About the author…

Rachel Kitley, principal of Cowes Enterprise College

All aboard: How coastal schools can keep their maritime heritage afloat

By Rachel Kitley, principal of Cowes Enterprise College

  4 August, 2022

This article was originally written by Rachel Kitley for School’s Week Opinion, published on 3 August 2022.

Rachel Kitley Schools Week

“Schools wanted to join a sailing adventure with a scheme aimed at raising aspirations and attainment.”

When Cowes Enterprise College set sail with its Maritime Futures Curriculum in 2019, few of us would have anticipated quite how successful it would become.

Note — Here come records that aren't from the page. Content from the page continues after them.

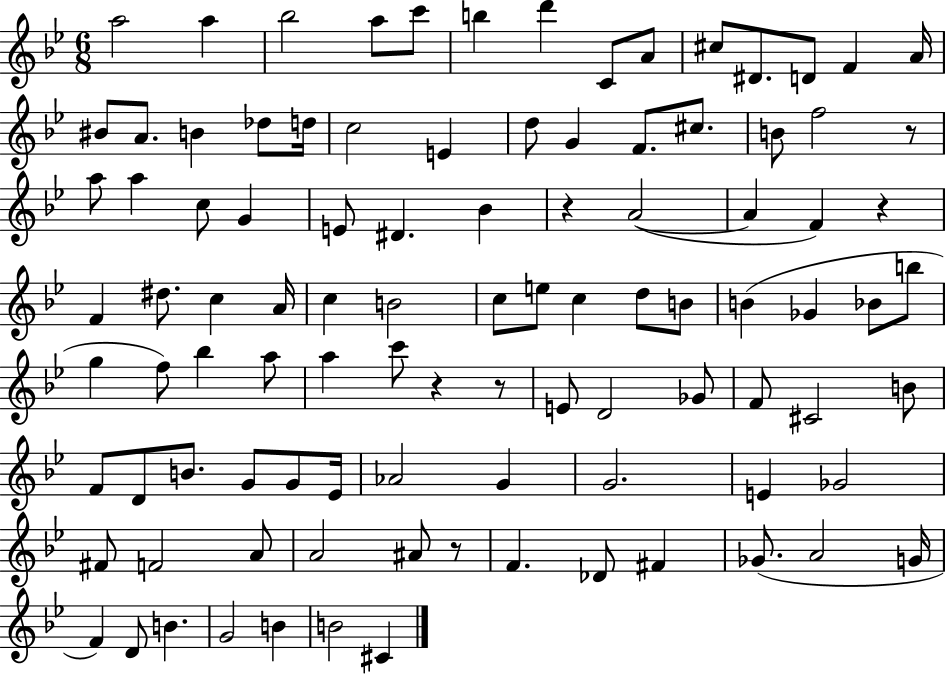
{
  \clef treble
  \numericTimeSignature
  \time 6/8
  \key bes \major
  a''2 a''4 | bes''2 a''8 c'''8 | b''4 d'''4 c'8 a'8 | cis''8 dis'8. d'8 f'4 a'16 | \break bis'8 a'8. b'4 des''8 d''16 | c''2 e'4 | d''8 g'4 f'8. cis''8. | b'8 f''2 r8 | \break a''8 a''4 c''8 g'4 | e'8 dis'4. bes'4 | r4 a'2~(~ | a'4 f'4) r4 | \break f'4 dis''8. c''4 a'16 | c''4 b'2 | c''8 e''8 c''4 d''8 b'8 | b'4( ges'4 bes'8 b''8 | \break g''4 f''8) bes''4 a''8 | a''4 c'''8 r4 r8 | e'8 d'2 ges'8 | f'8 cis'2 b'8 | \break f'8 d'8 b'8. g'8 g'8 ees'16 | aes'2 g'4 | g'2. | e'4 ges'2 | \break fis'8 f'2 a'8 | a'2 ais'8 r8 | f'4. des'8 fis'4 | ges'8.( a'2 g'16 | \break f'4) d'8 b'4. | g'2 b'4 | b'2 cis'4 | \bar "|."
}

In the beginning the idea was simple – to weave the Isle of Wight’s maritime heritage into everything we do as a school. It was a conscious decision to maintain traditional curriculum subjects, taking opportunities to deliver core learning through the golden thread of maritime where it fitted. Now, up to 10% of lessons in Key Stage 3 are linked to this theme. This has, for example, helped us turn a potentially dry topic, coastal management, into the highlight of the geography year, with students heading out on boats to evaluate local examples of this.

Through this approach – and a series of visits for students to businesses on the island – we are hoping to inspire the next wave of maritime professionals and shipbuilders, keeping these vital industries alive.

Key to this is showing our children that there are careers for everyone in the sector, from naval architects to riggers and marine archaeologists to oceanographers.

Thankfully, this is a voyage which has been supported by an enthusiastic and willing crew, including the Department for Transport, our sponsor Ormiston Academies Trust, the Careers Enterprise Company, Edge Foundation, and the businesses on the Isle of Wight who have been so generous with their time and energies.

We are hoping to inspire the next wave of maritime professionals and shipbuilders, keeping these vital industries alive

It is testament to absolutely everyone’s efforts that the scheme was awarded a Maritime UK Future Skills Award earlier this year.

Yet Maritime Futures doesn’t just aim to give students a powerful sense of their past and present. It is also designed to connect them to an important part of the country’s future. That’s why it has been encouraging to see the government’s growing support for the sector. The new Shipbuilding Skills Task Force – which I am delighted to be a part of on behalf of the school – is looking to develop an ambitious strategy to support the future of the sector, and Cowes is equally committed to championing this.

So many coastal towns have tangible links back to our rich maritime heritage. That’s why we’re excited to roll-out our model to schools and areas across the UK.

We have limited funded spaces available, through which we can organise a visit to Cowes Enterprise College to see the approach in action, provide an industry expert to help schools develop local links with maritime employers in their context, and be on hand to coach and support the senior leadership team, curriculum writers and teachers in implementing the approach.

If you want to embark on your own maritime adventure and raise aspirations and attainment, please do email info@cowesec.org.

Moreover, if you’re a school based in an area famed for a certain vocation, I would encourage you to explore how this could be embedded into your curriculum. Our Maritime Futures Curriculum shows the power of reinvigorating local links and creating tangible bonds not just with your area’s past, but the present-day businesses who are keeping these traditions alive.

It seems to me that ‘levelling up’ can be supported through championing and bolstering industries which underpin so many of our communities. This is particularly true of coastal areas, which have undeniably suffered in recent decades.

As well as inspiring students, we hope our curriculum will help to tackle educational inequalities in coastal regions, where disadvantaged students do worse than their inner-city peers, and provide long-term economic prosperity.

That’s why we’re so determined to share our learnings with schools across the country. We are already in talks with schools in Norfolk, Suffolk, Yorkshire and Lincolnshire, and aspire to work with an ever-growing number of schools across the next two years.

More so, we are working alongside Pearson BTEC to develop and implement a Maritime BTEC Level 1/2 Tech Award to help ensure there is a viable pathway for young people who want to chart a course into these industries.